[Start of Page excerpt]
Statements

IMF, Stakeholders Double Down on Governance as Critical to Economic Stability

A statement from Transparency International U.S.
April 20, 2026


Washington, D.C. – Last week, the International Monetary Fund (IMF) and the World Bank convened for the 2026 Spring Meetings. The meetings occurred against the backdrop of a turbulent global economy, aggravated by war in the Middle East and disruptions to the energy supply chain. IMF Managing Director Kristalina Georgieva predicted a further rise in global debt levels that will disproportionally affect low- and middle-income countries. Public debt has been growing twice as fast in developing countries since 2010, and 46 of those countries now spend more servicing their debt than on either their health or education budgets.

During the Spring Meetings, Dan Katz, First Deputy Managing Director of the IMF stated that,

…[C]orruption, money laundering, and other financial crimes are macrocritical. They drain public resources, distort markets, and erode confidence in the financial system, threatening economic growth and stability. Safeguarding financial integrity is foundation to the IMF’s broader mission of promoting economic growth and stability.

Yan Liu, General Counsel and Director of the Legal Department at the IMF, reinforced this recognition stating that,

When corruption and illicit financial flows really impair core state functions, they undermine the foundations of economic performance, whether it is investment, human capital or productivity. In most serious cases, the pervasive mistrust in governments can spill into social unrest and conflicts with devastating economic and social consequences. So the bottom line is clear, safeguarding economic integrity through combating corruption and illicit financial flows is not optional.

On the sidelines of the 2026 Spring Meetings, Transparency International U.S. (TI US) hosted a virtual panel discussion on the need for the IMF to strengthen governance and anti-corruption provisions in its lending programs. The panel, titled “U.S. Stakeholders to IMF: Galvanize Governance for Growth,” was moderated by Kristen Sample, Governance Director at the National Democratic Institute, and featured a distinguished group of experts: Gary Kalman, Executive Director of TI US; Elizabeth Shortino, Former U.S. Executive Director to the IMF; Eamon Aghdasi, Sovereign Analyst, Emerging Market Debt at GMO; and Maheshi Herat, Executive Director of Transparency International Sri Lanka. Some key moments from the discussion included:

The IMF has made a lot of progress, but there are countries where the governance measures and the requests around data and debt transparency could have been stronger. It needs to be a priority of the IMF consistently — and engagement and pressure from the outside is always helpful. Elizabeth Shortino, former U.S. Executive Director to the IMF.
[End of Page excerpt]
[Start of Data section]
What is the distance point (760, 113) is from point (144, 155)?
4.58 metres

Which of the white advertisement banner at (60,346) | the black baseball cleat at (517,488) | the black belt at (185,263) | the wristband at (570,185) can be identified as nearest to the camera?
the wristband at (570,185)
[End of Data section]
__Problem 1__:
Answer these from the Transparency International U.S. statement:
(a) Since 2010, how much faster has public debt been growing in developing countries?
(b) Who moderated the panel hosted by TI US?
(c) What positions does Yan Liu hold at the IMF?
__Problem 2__: From the Transparency International U.S. statement, reproduce the stretch from "April 20, 2026" through "or education budgets.", swapping "World Bank" for "Asian Development Bank".

__Task output 1__:
(a) Twice as fast.
(b) Kristen Sample, Governance Director at the National Democratic Institute.
(c) General Counsel and Director of the Legal Department.

__Task output 2__:
April 20, 2026


Washington, D.C. – Last week, the International Monetary Fund (IMF) and the Asian Development Bank convened for the 2026 Spring Meetings. The meetings occurred against the backdrop of a turbulent global economy, aggravated by war in the Middle East and disruptions to the energy supply chain. IMF Managing Director Kristalina Georgieva predicted a further rise in global debt levels that will disproportionally affect low- and middle-income countries. Public debt has been growing twice as fast in developing countries since 2010, and 46 of those countries now spend more servicing their debt than on either their health or education budgets.